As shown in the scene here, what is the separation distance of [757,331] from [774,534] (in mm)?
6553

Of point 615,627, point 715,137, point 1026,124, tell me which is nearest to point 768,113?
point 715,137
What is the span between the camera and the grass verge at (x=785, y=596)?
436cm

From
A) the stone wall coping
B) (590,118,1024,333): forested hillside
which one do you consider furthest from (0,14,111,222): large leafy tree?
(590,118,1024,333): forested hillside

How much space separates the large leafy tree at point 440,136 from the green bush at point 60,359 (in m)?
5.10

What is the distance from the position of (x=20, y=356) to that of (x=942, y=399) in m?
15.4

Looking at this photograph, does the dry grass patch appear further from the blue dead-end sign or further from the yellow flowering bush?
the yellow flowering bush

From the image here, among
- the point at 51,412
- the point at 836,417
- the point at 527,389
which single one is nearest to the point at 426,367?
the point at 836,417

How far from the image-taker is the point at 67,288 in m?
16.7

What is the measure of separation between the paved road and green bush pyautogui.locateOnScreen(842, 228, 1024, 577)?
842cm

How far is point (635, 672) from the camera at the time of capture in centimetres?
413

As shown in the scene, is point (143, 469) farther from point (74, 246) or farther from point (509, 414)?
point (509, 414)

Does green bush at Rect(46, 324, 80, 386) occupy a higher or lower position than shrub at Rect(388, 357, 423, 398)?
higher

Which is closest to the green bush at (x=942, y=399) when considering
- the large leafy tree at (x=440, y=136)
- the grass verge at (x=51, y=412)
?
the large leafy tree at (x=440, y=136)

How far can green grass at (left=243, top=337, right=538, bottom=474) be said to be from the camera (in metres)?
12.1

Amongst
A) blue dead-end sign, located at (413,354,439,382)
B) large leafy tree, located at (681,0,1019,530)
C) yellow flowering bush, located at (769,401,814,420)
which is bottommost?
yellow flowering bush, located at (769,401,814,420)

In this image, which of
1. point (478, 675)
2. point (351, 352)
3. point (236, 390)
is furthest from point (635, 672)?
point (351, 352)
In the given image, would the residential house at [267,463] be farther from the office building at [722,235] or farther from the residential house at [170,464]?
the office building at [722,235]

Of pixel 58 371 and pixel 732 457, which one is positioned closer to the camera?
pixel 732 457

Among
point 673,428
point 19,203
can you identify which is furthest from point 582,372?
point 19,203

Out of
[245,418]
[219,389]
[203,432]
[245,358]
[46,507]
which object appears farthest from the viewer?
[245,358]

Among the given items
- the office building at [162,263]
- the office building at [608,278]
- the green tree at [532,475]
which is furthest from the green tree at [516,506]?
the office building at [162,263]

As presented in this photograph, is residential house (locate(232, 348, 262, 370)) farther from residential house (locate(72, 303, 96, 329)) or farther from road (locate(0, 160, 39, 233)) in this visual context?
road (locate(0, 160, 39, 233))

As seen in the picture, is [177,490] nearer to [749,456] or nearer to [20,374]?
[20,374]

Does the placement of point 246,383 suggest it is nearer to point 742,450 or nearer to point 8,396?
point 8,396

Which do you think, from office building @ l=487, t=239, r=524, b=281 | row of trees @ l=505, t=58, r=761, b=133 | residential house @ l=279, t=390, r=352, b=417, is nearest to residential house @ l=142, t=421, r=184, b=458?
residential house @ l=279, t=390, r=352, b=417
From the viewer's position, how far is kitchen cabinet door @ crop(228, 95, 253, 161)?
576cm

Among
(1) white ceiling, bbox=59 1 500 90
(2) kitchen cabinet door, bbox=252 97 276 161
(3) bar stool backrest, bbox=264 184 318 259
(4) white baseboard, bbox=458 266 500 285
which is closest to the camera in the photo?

- _Directions_
Write out every line of the material again, exactly as it reads.

- _Response to this exercise_
As shown in the scene here, what is the separation distance of [757,331] from [774,534] (in mm)?
6553

Of point 615,627, point 715,137, point 1026,124, tell me which is nearest to point 768,113?
point 715,137
What is the span between the camera and the grass verge at (x=785, y=596)?
436cm

From
A) the stone wall coping
B) (590,118,1024,333): forested hillside
which one do you consider furthest from (0,14,111,222): large leafy tree?
(590,118,1024,333): forested hillside

How much space separates the large leafy tree at point 440,136 from the green bush at point 60,359 (in m)?
5.10

What is the distance from the position of (x=20, y=356) to that of (x=942, y=399) in m?
15.4

Looking at this photograph, does the dry grass patch appear further from the blue dead-end sign or further from the yellow flowering bush?
the yellow flowering bush

From the image here, among
- the point at 51,412
- the point at 836,417
- the point at 527,389
which single one is nearest to the point at 426,367?
the point at 836,417

How far from the image-taker is the point at 67,288 in m?
16.7

What is the measure of separation between the paved road and green bush pyautogui.locateOnScreen(842, 228, 1024, 577)?
842cm

How far is point (635, 672) from the camera at the time of capture in centimetres?
413

As shown in the scene, is point (143, 469) farther from point (74, 246) or farther from point (509, 414)?
point (509, 414)

Does green bush at Rect(46, 324, 80, 386) occupy a higher or lower position than shrub at Rect(388, 357, 423, 398)?
higher

Which is closest to the green bush at (x=942, y=399) when considering
- the large leafy tree at (x=440, y=136)
- the grass verge at (x=51, y=412)
?
the large leafy tree at (x=440, y=136)

How far can green grass at (left=243, top=337, right=538, bottom=474) be said to be from the camera (in metres)?
12.1

Amongst
A) blue dead-end sign, located at (413,354,439,382)
B) large leafy tree, located at (681,0,1019,530)
C) yellow flowering bush, located at (769,401,814,420)
which is bottommost?
yellow flowering bush, located at (769,401,814,420)

In this image, which of
1. point (478, 675)
2. point (351, 352)
3. point (236, 390)
is furthest from point (635, 672)?
point (351, 352)
In the given image, would the residential house at [267,463] be farther from the office building at [722,235] or farther from the residential house at [170,464]?
the office building at [722,235]

Of pixel 58 371 and pixel 732 457, which one is positioned closer to the camera?
pixel 732 457

Among
point 673,428
point 19,203
can you identify which is furthest from point 582,372?
point 19,203

Out of
[245,418]
[219,389]
[203,432]
[245,358]
[46,507]
which object appears farthest from the viewer?
[245,358]

Among the given items
- the office building at [162,263]
- the office building at [608,278]
- the green tree at [532,475]
which is furthest from the green tree at [516,506]?
the office building at [162,263]

As presented in this photograph, is residential house (locate(232, 348, 262, 370)) farther from residential house (locate(72, 303, 96, 329)) or farther from road (locate(0, 160, 39, 233)) in this visual context?
road (locate(0, 160, 39, 233))

As seen in the picture, is [177,490] nearer to [749,456] or nearer to [20,374]?
[20,374]

Does the placement of point 246,383 suggest it is nearer to point 742,450 or nearer to point 8,396?
point 8,396

Which do you think, from office building @ l=487, t=239, r=524, b=281 | row of trees @ l=505, t=58, r=761, b=133 | residential house @ l=279, t=390, r=352, b=417, is nearest to residential house @ l=142, t=421, r=184, b=458?
residential house @ l=279, t=390, r=352, b=417
From the viewer's position, how far is kitchen cabinet door @ crop(228, 95, 253, 161)?
576cm

Among
(1) white ceiling, bbox=59 1 500 90
(2) kitchen cabinet door, bbox=252 97 276 161
(3) bar stool backrest, bbox=264 184 318 259
(4) white baseboard, bbox=458 266 500 285
which is closest to the camera in the photo?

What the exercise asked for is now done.